O juiz Bruno da Vara de Ação Civil Pública e Ação Popular, Bruno D’Oliveira Marques indeferiu os pedidos da defesa do ex-governador Blairo Maggi, do conselheiro de Contas afastado Sérgio Ricardo, do ex-secretário Éder Moraes e outros sete investigados por compra de cadeira no TCE (Tribunal de Contas do Estado).
O magistrado rejeitou os argumentos de ilegitimidade ativa, incompetência do juízo, foro por prerrogativa de função e prevenção, além de suspensão do bloqueio de R$ 4 milhões em bens. A decisão é de sexta-feira (23).
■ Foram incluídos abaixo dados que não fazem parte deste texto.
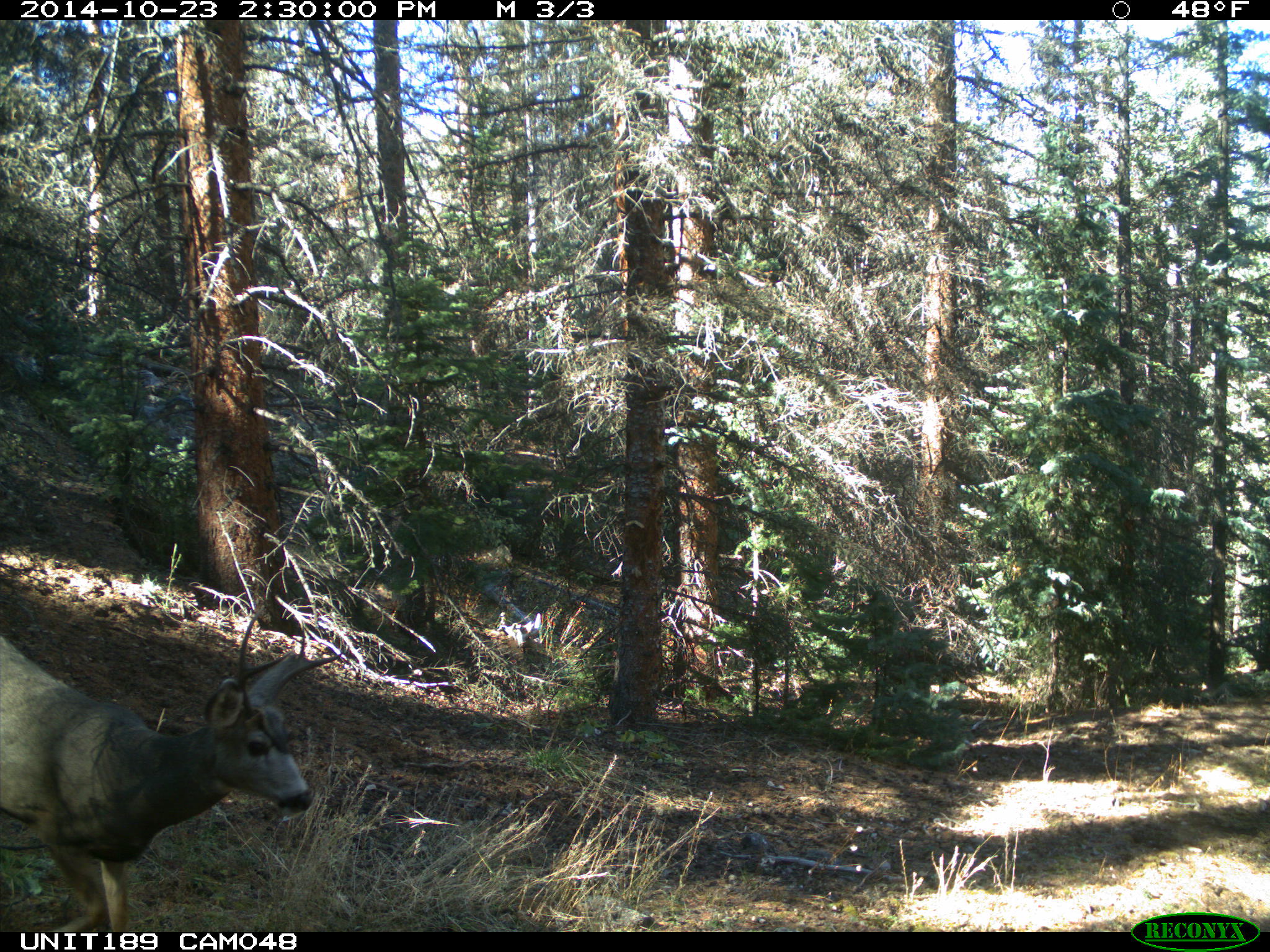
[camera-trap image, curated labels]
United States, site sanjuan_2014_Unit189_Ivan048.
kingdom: Animalia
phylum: Chordata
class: Mammalia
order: Artiodactyla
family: Cervidae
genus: Odocoileus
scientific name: Odocoileus hemionus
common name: mule deer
As contestações foram apresentadas pelas defesas dos investigados no mesmo processo. Sérgio Ricardo pedia que a transferência do processo, que implica sua participação para a instância superior da Justiça. O argumento era que é o STJ (Superior Tribunal de Justiça) seria o responsável pela análise de casos referentes a conselheiros de Conta. Argumento rejeitado.
“[…] se as investigações remontam ao final do ano de 2013, seguindo-se ao ano de 2014, pode-se observar que a maioria dos requeridos não estava nos aludidos cargos cuja atribuição para instauração de medida judicial ou investigativa é pertencente ao Procurador Geral de Justiça”.
O pedido de suspensão do bloqueio a R$ 4 milhões foi feito pelo conselheiro aposentado Alencar Soares Filho. Ele aparece na investigação como beneficiário, primeiro de R$ 2,5 milhões supostamente pagos por Sérgio Ricardo para a compra da cadeira, e mais tarde de R$ 4 milhões, supostamente pagos pelo então governador Blairo Maggi – para devolução de dinheiro a Sérgio Ricardo e garantia da negociação com Maggi sobre a indicação de nome para a vaga no TCE. O conselheiro estava em processo de aposentadoria na época.
O caso
Ação derivada da Operação Ararath aponta que Sérgio Ricardo negociou a vaga do então conselheiro Alencar Soares no TCE por R$ 12 milhões, dinheiro desviado da suplementação orçamentária repassado pelo Governo do Estado à Assembleia Legislativa, na gestão de Blairo Maggi. São réus no caso os ex-governador Blairo Maggi e Silval Barbosa, o ex-deputado José Riva, o ex-conselheiro Humberto Bosaipo, o ex-secretário Eder Moraes, e os empresários Gercio Marcelino Mendonça Junior e Leandro Soares.